:: Source document ::

--------------------

AIDS, Making the Worst Out of a Good Situation

January 01, 2000  ·  Michael Fumento  ·  the Hudson Institute  ·  Aids

AIDS doomsayers have fallen on hard times. Just six years ago, the nation’s top health official, Health and Human Services Secretary Donna Shalala, declared that after the epidemic there might not be "any Americans left." In fact, AIDS cases decreased from approximately 60,000 in 1997 to about 48,000 in 1998, according to the Centers for Disease Control and Prevention in Atlanta (CDC), a 20 percent drop. That number is 42 percent below the 1995 peak of approximately 68,000. AIDS-related deaths plummeted from about 50,000 in both 1994 and 1995 to only 20,000 in 1998. Five years ago, AIDS was the eighth greatest killer of Americans; now, it no longer makes the top fifteen list.

Source: CDC

But to paraphrase the newspaper editor in The Man Who Shot Liberty Valance, when the truth conflicts with the legend, AIDS activists brazenly print the legend. In September 1999, for example, Health Care Manager reported on the "dynamic growth in reported AIDS cases of heterosexual transmission." Its source? An obscure publication dated 1992. (Actually, new heterosexual-transmission cases have been steadily dropping.)

That same month, Clinton administration AIDS "Czar" (Czarina?) Sandra Thurman declared, "We’re at the beginning of an epidemic, not the end of an epidemic, with no vaccine, no cure." There are few diseases for which we have vaccines, and many for which there is no cure, but this has nothing to do with their epidemic status.

For the most part, the alarmists have simply moved from citing solid data to using estimates and from using U.S. figures to citing worldwide ones, all of which are estimates. According to a CDC study cited last August in the New York Times, "The rate of infection with the AIDS virus in the United States is no longer declining." Yet CDC infection rates have never been anything but guesses. For the last several years, the agency has held to a nice round, unsubstantiated guess of 40,000 per year.

According to Miss America 1998 Kate Shindle, "Two American teenagers every hour ages 13 to 21" contract the AIDS virus. Teenagers age 13-21?

--------------------

:: Material shown ::
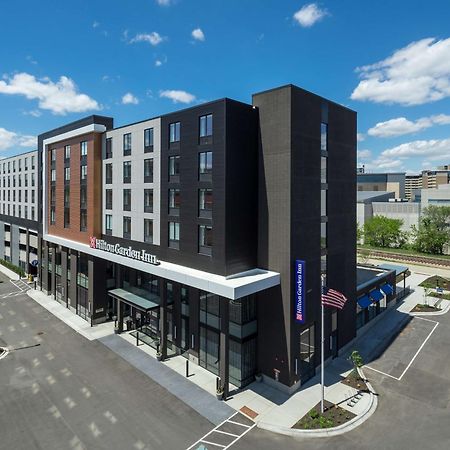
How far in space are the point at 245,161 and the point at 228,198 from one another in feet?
11.4

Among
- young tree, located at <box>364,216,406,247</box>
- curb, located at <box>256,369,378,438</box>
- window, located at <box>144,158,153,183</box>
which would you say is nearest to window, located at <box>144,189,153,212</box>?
window, located at <box>144,158,153,183</box>

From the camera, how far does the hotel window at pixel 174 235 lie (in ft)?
100

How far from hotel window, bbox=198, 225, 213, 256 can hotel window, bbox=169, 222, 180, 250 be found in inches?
117

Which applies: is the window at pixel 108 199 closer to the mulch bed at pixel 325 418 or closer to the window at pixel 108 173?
the window at pixel 108 173

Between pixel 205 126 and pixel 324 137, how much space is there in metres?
10.6

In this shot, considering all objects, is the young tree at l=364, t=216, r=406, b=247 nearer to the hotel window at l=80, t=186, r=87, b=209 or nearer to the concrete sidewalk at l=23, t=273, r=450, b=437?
the concrete sidewalk at l=23, t=273, r=450, b=437

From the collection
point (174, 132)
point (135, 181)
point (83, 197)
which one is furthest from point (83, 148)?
point (174, 132)

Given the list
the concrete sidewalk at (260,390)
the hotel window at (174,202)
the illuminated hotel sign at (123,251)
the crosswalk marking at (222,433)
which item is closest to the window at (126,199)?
the illuminated hotel sign at (123,251)

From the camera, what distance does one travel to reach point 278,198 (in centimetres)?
2666

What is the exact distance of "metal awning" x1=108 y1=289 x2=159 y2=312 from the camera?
33375 mm

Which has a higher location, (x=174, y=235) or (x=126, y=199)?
(x=126, y=199)

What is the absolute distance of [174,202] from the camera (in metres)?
30.8

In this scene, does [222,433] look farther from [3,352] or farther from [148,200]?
[3,352]

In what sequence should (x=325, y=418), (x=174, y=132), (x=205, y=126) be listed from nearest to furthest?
(x=325, y=418) < (x=205, y=126) < (x=174, y=132)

--------------------

:: Aim of the task ::
According to the AIDS article, what guess has the CDC held to for the number of new infections per year?

:: Written answer ::
40,000 per year